Pada tanggal 29 April 1945 BPUPKI membentuk suatu komite yang bertugas menyusun konstitusi Negara Indonesia Merdeka. Dipilih oleh Soekarno, serta disetujui oleh Jepang, 62 orang di dalam komite tersebut merepresentasikan semua faksi politik dan ideologis mayoritas dari pergerakan kemerdekaan. Komite tersebut diketuai oleh Dr. Radjiman Wedyodiningrat, salah satu pemimpin Budi Utomo dan anggota Komunitas Teosofi.
Budi Utomo (didirikan pada 1908) adalah organisasi priyayi Jawa nasionalis yang bergaya Eropa. Anggotanya adalah para intelektual Jawa dari golongan priyayi. Mereka mencoba memadukan local wisdom dan modern European thinking, sembari meninggalkan feodalisme Jawa. Sebenarnya Budi Utomo lebih kepada ‘Javanist’ dari pada pan-Indonesia.
Terminologi ‘Javanist’ sendiri diciptakan oleh Robert W. Hefner. Terminologi ini menunjuk kepada orang-orang Jawa yang ‘meskipun memeluk Islam seseorang harus memaknai kembali atau bahkan menolak aturan-aturan formalnya demi tradisi High-Javanese (Jawa yang Unggul)’. Tradisi Jawa-Unggul tersebut berdasar pada etika, ritual, bahasa, estetika Jawa yang berakar pada mistisisme (kebatinan). Kebatinan/mistisisme Jawa tersebut merupakan percampuran Hindu-Buddha, Islam-Sufi, dan sifat-sifat animisme. Dalam konteks inilah Budi Utomo dan Komunitas Teosofi berhubungan.
Gerakan Teosofi sendiri memiliki kaitan dengan gerakan Hindu-Reformasi atau Neo-Hindu di India dan Buddhisme. Penghargaan filsafat India oleh para Teosofis Eropa tersebut menginspirasi orang-orang Hindu atau Singhalese dan orang-orang Buddhis Burma untuk kembali kepada tradisi agama mereka; juga menginspirasi para elit Jawa tersebut di atas untuk merevitalisasi dan merekonstruksi masa lalu Hindu-Jawa mereka. Hal tersebut dikenal sebagai gerakan nasionalis Jawa.
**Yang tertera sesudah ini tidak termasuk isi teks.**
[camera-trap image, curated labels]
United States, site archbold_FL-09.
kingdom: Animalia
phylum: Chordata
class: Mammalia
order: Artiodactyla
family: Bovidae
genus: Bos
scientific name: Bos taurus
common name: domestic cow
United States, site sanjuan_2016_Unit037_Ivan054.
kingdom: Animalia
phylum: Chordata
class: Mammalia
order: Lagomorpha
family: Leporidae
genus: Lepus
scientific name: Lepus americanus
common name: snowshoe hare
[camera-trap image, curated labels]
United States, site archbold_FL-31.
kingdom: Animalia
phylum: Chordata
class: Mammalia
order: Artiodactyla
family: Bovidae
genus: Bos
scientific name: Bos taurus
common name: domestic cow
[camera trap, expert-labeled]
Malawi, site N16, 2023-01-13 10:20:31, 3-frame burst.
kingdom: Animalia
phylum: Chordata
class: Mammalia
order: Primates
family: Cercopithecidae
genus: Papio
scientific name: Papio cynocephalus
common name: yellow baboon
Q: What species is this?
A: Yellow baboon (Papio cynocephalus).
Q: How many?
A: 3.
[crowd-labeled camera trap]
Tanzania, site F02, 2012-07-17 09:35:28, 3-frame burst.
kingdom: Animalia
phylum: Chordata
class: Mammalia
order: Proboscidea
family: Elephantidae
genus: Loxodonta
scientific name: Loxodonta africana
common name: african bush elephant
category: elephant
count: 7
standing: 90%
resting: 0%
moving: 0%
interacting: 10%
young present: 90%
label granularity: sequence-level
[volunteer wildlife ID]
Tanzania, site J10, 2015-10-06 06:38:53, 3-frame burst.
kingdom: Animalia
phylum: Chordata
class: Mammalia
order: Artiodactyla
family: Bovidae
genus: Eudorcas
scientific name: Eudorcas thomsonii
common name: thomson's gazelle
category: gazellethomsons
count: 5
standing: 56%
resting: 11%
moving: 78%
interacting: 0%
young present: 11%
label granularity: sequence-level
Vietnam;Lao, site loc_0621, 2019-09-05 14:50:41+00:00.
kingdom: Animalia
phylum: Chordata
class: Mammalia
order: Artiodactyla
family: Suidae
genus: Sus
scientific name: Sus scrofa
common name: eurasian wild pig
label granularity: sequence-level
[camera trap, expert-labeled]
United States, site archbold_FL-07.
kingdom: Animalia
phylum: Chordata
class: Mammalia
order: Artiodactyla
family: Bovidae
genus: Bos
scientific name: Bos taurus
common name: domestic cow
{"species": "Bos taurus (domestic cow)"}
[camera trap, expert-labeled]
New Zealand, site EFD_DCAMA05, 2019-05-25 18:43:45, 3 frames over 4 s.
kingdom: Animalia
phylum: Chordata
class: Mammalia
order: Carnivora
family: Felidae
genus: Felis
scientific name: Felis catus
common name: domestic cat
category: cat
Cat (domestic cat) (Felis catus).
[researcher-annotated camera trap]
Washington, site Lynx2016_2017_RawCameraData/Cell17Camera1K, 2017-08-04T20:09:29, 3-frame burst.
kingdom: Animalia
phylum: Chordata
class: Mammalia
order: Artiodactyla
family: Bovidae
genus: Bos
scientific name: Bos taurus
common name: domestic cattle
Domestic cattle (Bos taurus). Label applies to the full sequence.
Kita bisa membayangkan bahwa pluralisme akan menjadi topik yang akan diangkat karena latar belakang Teosofi yang percaya bahwa keberagaman di seluruh semesta ini sebenarnya hanyalah pancaran dari yang satu. Akan tetapi, Budi Utomo dan seluruh gerakan nasionalisme Jawa sangat bias terhadap politik Islam. Pemerintah kolonial Belandalah yang menyebabkan hal ini. Pemerintah kolonial Belanda mendorong keretakan antara Javanis dengan Muslim orthodox (santri). Pemerintah kolonial Belanda hendak mencegah gerakan pan-Islamis (juga Komunisme) dengan memperkokoh posisi priyayi dan mendorong kajian serta rekonstruksi budaya tradisional Jawa.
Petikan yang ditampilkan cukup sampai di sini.